If the size of the last segment is less than 16MB, it will be encoded as an independent part. But if it is smaller than 500k, it will be considered to be merged with the previous segment.

If the size of the last block is not divisible by 4, it will be added by 1-3 bytes by the automatic padding function of the EC module. After all the segments have been encoded, we have got 16 pieces which are 16M, and 6 pieces which are 0.5M.

Both the users' client software and the primary SP are responsible for encoding the EC. Client software may not upload the EC parity but only the checksum for the primary SP to verify.

From the primary SP to the secondary SPs, each EC chunk is treated as a piece object and a data stream is maintained for each secondary SP for parallel processing. Pieces will be stored in a data structure as "piece store" on different SPs. As a reference implementation, the key of the piece object is objId_s+segIndex_ spIndex+ ECIndex for each segment. The spIndex can indicate which secondary will be forwarded to. The ECIndex is the index of EC chucks, with which 0-3 are data blocks and 4-5 are parity blocks. For example, the piece called obj0Id_s1_sp1 is the 2nd segment of the object and will be forwarded to SP1.
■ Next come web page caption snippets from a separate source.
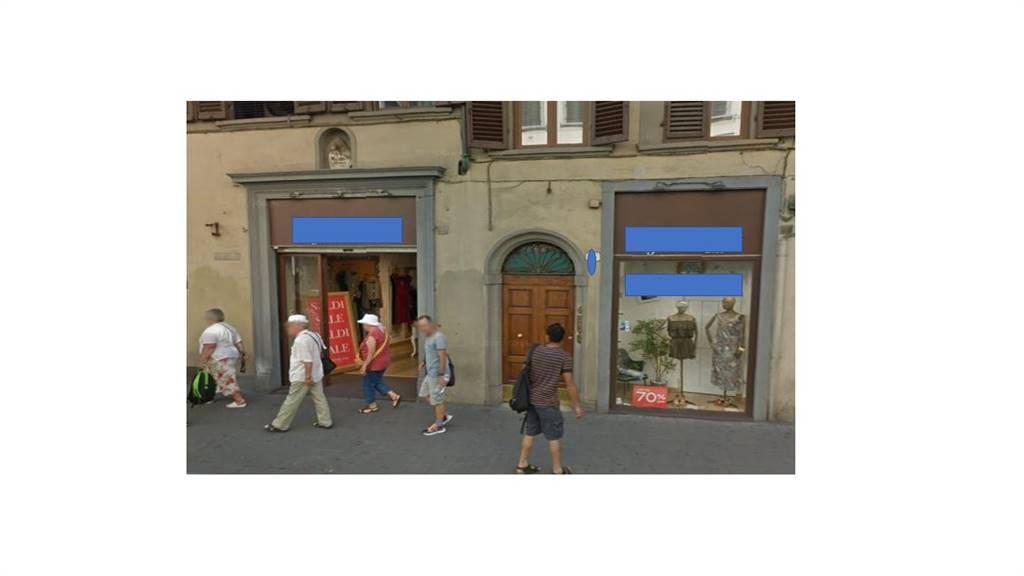CENTRO STORICO, FIRENZE, Negozio in affitto di 160 Mq, composto da: , Prezzo: € 115.000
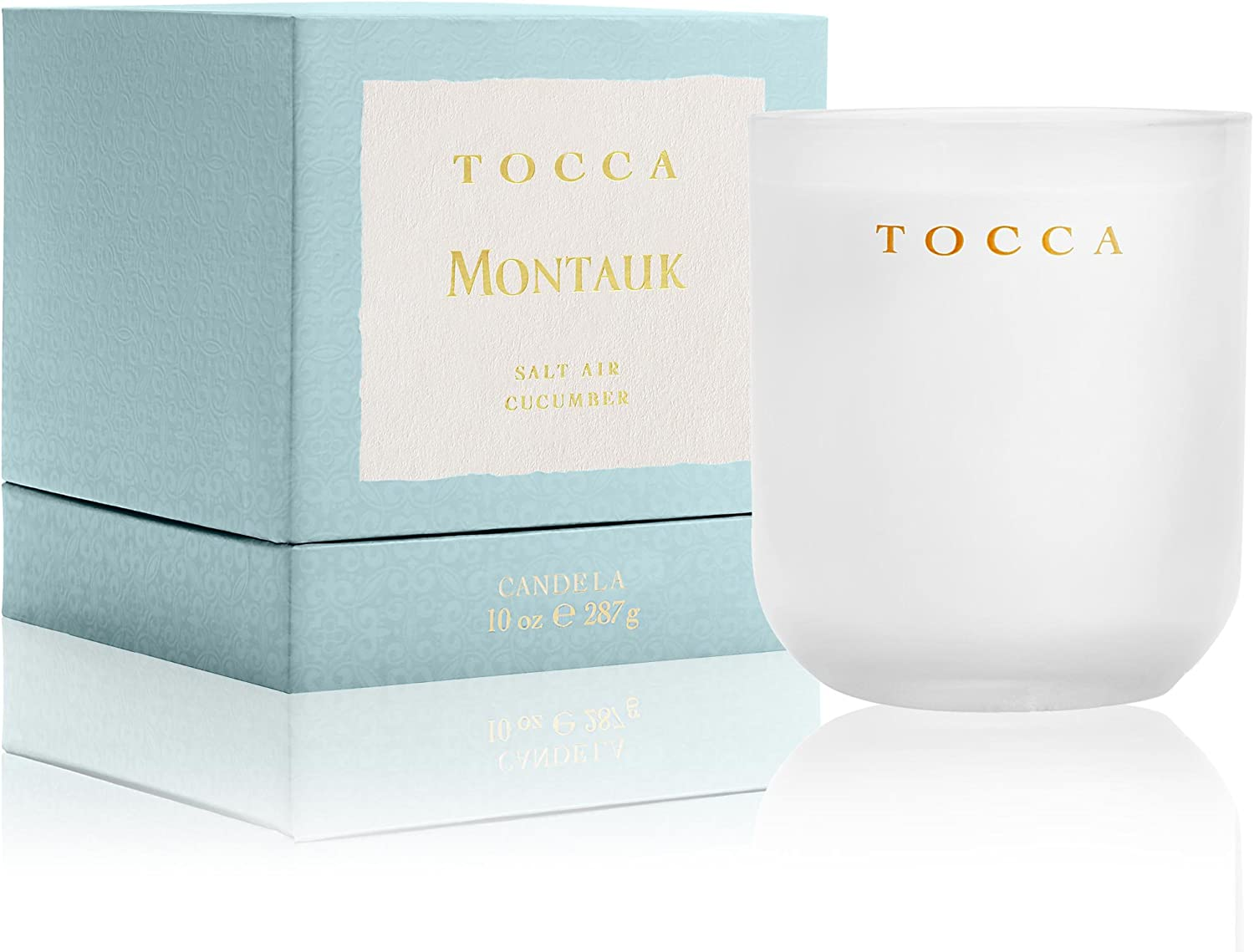 Tocca Montauk Salt Air & Cucumber Candle, 10 oz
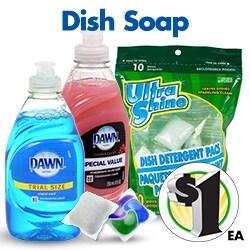 Limpieza y almacenaje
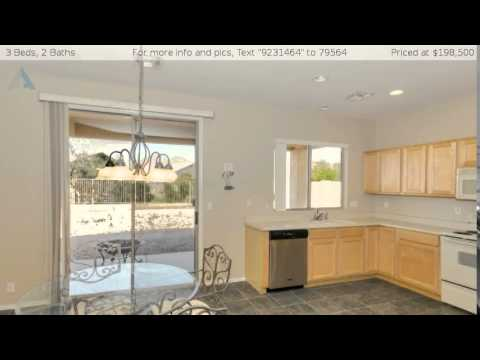 6552 E CASA DE RISCO Lane, Gold Canyon, AZ 85118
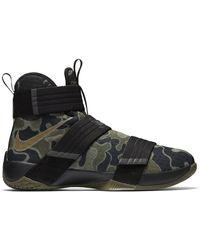 Nike Lebron Zoom Soldier 10 Sfg Camo - Green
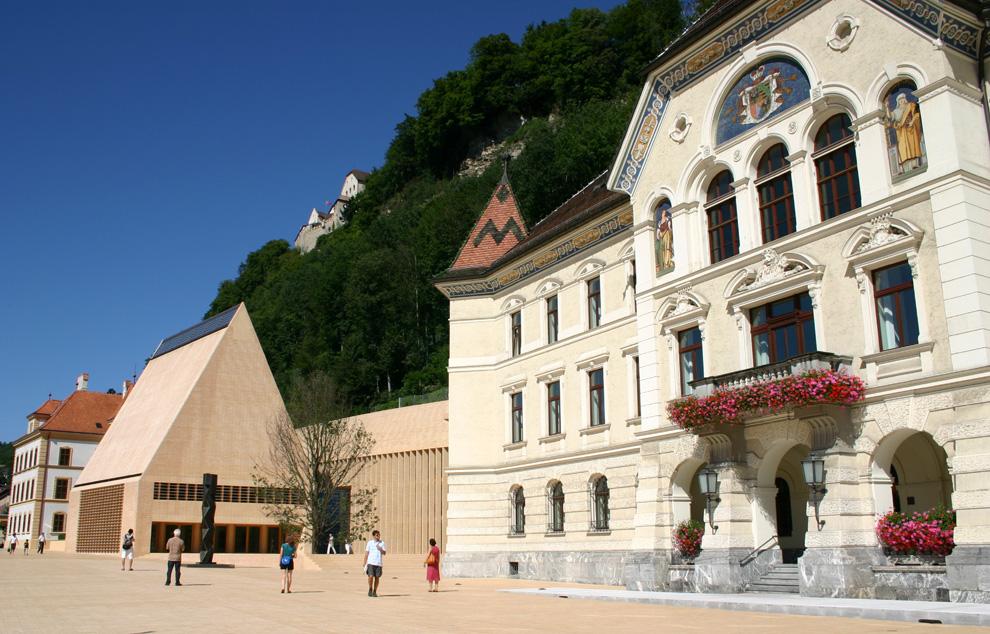 8.Vaduz(Liechtenstein)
18.2.2.2 Decoding: Data Recovery

When the primary SP loses some segment, it or other SPs can recover the data via the EC chunks. As designed, the ECIndex with values 0-3 are data blocks while 4-5 are parity blocks. There are two processing cases to reconstruct the object payload:

  1. All data blocks are fully stored in secondary SPs. The recovery initiator can just read the pieces which are data blocks sequentially and stitch them together;
  2. Some data blocks have been lost by secondary SPs. The recovery initiator needs to read all the data blocks and parity blocks and use the Decode function of the EC module to recover the content of all the segments.